This exercise requires an exact output of the listing, images omitted.

> _Recorded data_:
======
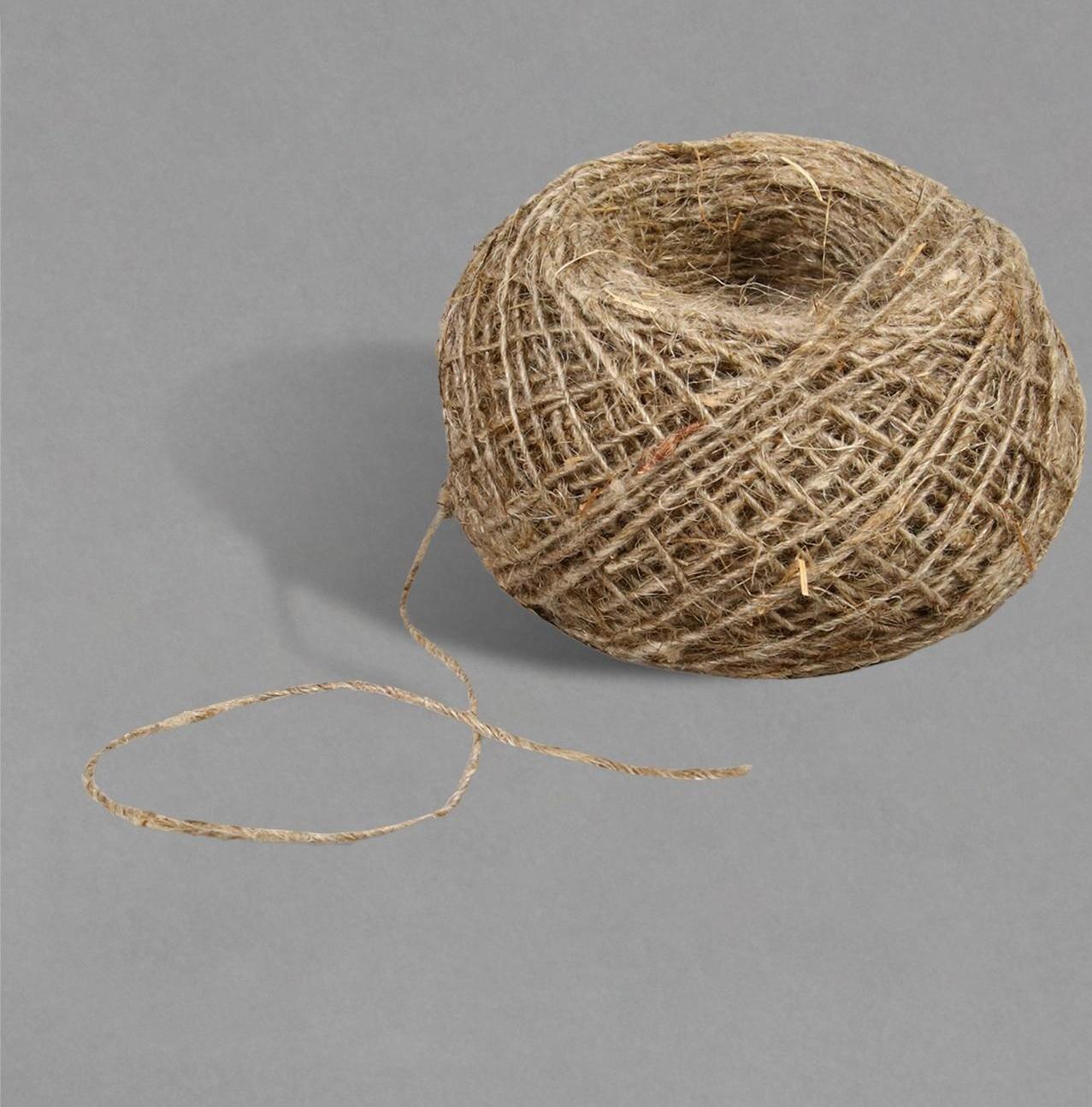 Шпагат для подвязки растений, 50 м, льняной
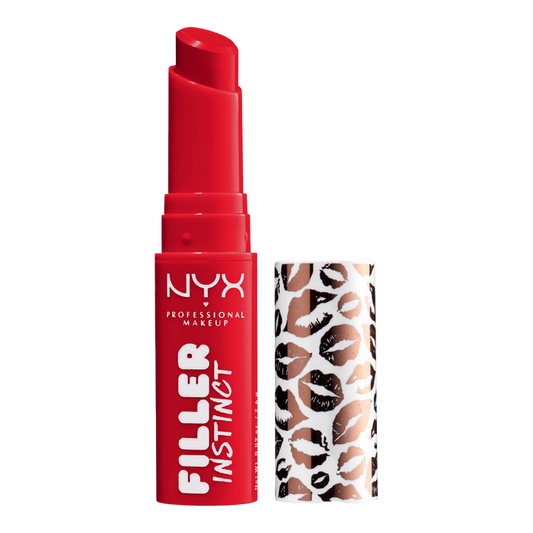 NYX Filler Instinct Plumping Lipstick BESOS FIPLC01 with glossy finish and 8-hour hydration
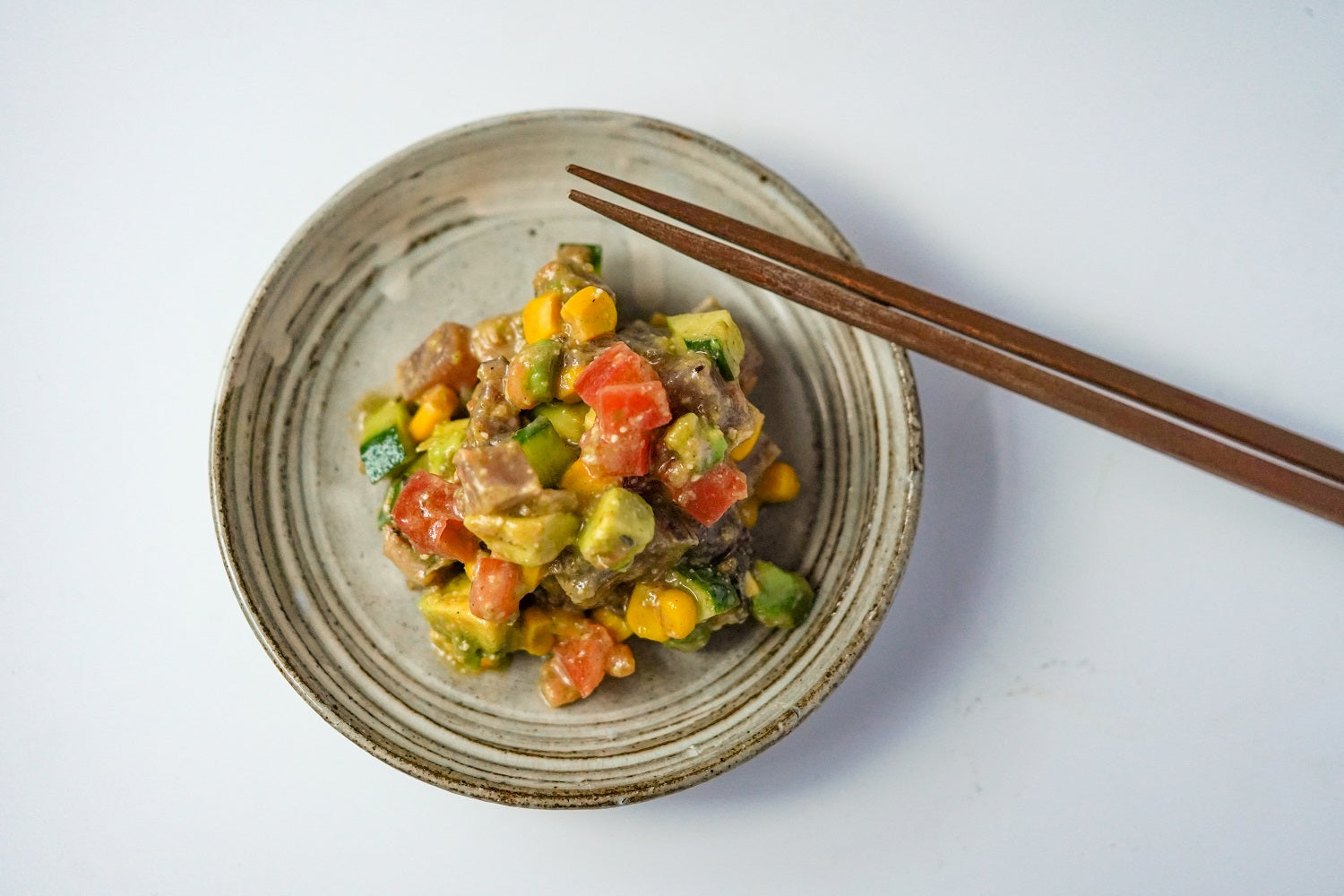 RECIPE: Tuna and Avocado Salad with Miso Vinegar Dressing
======
> _Expected answer_:
 Шпагат для подвязки растений, 50 м, льняной
 NYX Filler Instinct Plumping Lipstick BESOS FIPLC01 with glossy finish and 8-hour hydration
 RECIPE: Tuna and Avocado Salad with Miso Vinegar Dressing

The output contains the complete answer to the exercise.